§ Instruções
Reproduz sem alterações o trecho do texto sobre a malva que começa nas palavras "Observei melhor. Quem" e termina depois das palavras "surpreender-nos sem cessar!".

━━━ Página

SANFONINAS

dr. jose
A MALVA
– Temos de cortar aquela malva, não achas?
– Porquê?
– Está grande de mais, abafa a roseira pequena. E, depois, para que serve? Não nos apetece lavar ninguém com água de malvas nem para curar infecções; já não estamos em maré de atirar inimigo às malvas; não carecemos de lhes secar as folhas para chá, porque Malveira, a povoação a que deram nome, não é aqui!
– Sim. Vou apará-la, mas não a arranco. Gosto das flores dela, sabes?
Observei melhor. Quem diria? Cada uma das suas cinco pétalas, de raios violáceos, tinha na ponta uma chanfradura! À vista normal, apressada, tal seria resultado – diríamos – de roedela de bicho daninho, lagarta nociva. Não era! Requinte estético duma Natureza a surpreender-nos sem cessar!

━━━━━━
━━━ Excertos dos registos

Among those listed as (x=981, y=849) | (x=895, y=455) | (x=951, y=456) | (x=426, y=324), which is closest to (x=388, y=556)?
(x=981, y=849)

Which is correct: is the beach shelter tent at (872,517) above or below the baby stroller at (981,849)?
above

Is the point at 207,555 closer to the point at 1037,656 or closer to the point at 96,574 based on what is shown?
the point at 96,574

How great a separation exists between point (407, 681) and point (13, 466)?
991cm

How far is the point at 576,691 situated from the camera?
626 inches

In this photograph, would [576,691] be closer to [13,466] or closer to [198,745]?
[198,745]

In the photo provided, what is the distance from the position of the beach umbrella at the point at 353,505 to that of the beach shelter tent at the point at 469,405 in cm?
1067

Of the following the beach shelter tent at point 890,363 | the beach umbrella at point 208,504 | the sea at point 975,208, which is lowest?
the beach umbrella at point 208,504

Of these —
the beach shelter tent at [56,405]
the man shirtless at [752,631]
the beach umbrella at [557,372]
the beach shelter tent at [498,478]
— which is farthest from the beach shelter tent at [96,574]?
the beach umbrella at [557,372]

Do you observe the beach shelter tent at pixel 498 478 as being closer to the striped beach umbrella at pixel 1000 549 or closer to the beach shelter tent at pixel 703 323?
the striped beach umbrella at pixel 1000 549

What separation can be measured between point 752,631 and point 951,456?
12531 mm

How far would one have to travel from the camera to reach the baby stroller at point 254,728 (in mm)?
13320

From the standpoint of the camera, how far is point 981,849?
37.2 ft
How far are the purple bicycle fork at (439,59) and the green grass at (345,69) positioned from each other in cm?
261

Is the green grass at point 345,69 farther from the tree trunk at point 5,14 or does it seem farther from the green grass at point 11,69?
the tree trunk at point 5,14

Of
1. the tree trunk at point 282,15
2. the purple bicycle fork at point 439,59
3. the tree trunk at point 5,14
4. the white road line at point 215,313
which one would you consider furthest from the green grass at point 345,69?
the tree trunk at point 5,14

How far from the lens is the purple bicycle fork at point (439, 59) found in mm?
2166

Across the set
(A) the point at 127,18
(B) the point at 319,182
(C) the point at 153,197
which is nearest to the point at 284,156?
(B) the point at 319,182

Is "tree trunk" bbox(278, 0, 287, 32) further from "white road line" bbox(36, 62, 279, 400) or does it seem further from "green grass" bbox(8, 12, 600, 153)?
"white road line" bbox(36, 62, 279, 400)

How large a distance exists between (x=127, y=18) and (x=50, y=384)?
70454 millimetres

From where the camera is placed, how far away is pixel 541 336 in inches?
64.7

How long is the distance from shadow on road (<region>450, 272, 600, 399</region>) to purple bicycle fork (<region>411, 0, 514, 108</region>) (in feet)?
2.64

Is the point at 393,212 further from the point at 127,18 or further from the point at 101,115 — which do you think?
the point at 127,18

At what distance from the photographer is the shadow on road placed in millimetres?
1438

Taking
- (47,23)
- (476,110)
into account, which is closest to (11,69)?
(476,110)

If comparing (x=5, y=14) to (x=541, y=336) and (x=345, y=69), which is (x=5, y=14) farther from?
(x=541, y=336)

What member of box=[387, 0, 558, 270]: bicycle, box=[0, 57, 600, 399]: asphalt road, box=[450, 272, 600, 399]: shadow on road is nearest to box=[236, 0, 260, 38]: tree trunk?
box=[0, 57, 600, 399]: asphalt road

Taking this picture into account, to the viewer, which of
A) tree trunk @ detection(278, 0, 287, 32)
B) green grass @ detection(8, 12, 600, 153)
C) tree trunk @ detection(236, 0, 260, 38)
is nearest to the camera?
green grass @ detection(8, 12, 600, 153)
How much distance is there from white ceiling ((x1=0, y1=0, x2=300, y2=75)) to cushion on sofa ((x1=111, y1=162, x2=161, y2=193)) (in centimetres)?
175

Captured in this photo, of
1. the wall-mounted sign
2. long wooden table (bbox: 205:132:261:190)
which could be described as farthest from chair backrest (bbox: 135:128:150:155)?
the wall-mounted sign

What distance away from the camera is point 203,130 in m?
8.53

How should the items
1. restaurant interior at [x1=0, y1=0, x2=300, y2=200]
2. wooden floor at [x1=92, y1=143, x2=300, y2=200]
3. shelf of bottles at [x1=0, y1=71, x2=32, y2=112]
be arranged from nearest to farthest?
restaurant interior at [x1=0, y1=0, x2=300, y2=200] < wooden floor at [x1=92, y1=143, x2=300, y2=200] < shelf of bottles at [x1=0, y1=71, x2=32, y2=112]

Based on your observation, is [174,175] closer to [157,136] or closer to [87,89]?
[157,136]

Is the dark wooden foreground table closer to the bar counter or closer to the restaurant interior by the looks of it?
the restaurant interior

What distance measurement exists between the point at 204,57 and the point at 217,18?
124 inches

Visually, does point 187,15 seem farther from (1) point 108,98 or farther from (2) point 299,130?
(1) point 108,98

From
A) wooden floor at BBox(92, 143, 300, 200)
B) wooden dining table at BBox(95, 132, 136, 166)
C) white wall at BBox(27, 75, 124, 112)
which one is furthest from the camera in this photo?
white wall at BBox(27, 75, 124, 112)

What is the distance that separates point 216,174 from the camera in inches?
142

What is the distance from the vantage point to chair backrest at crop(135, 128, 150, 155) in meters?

━━━━━━

§ Resposta
Observei melhor. Quem diria? Cada uma das suas cinco pétalas, de raios violáceos, tinha na ponta uma chanfradura! À vista normal, apressada, tal seria resultado – diríamos – de roedela de bicho daninho, lagarta nociva. Não era! Requinte estético duma Natureza a surpreender-nos sem cessar!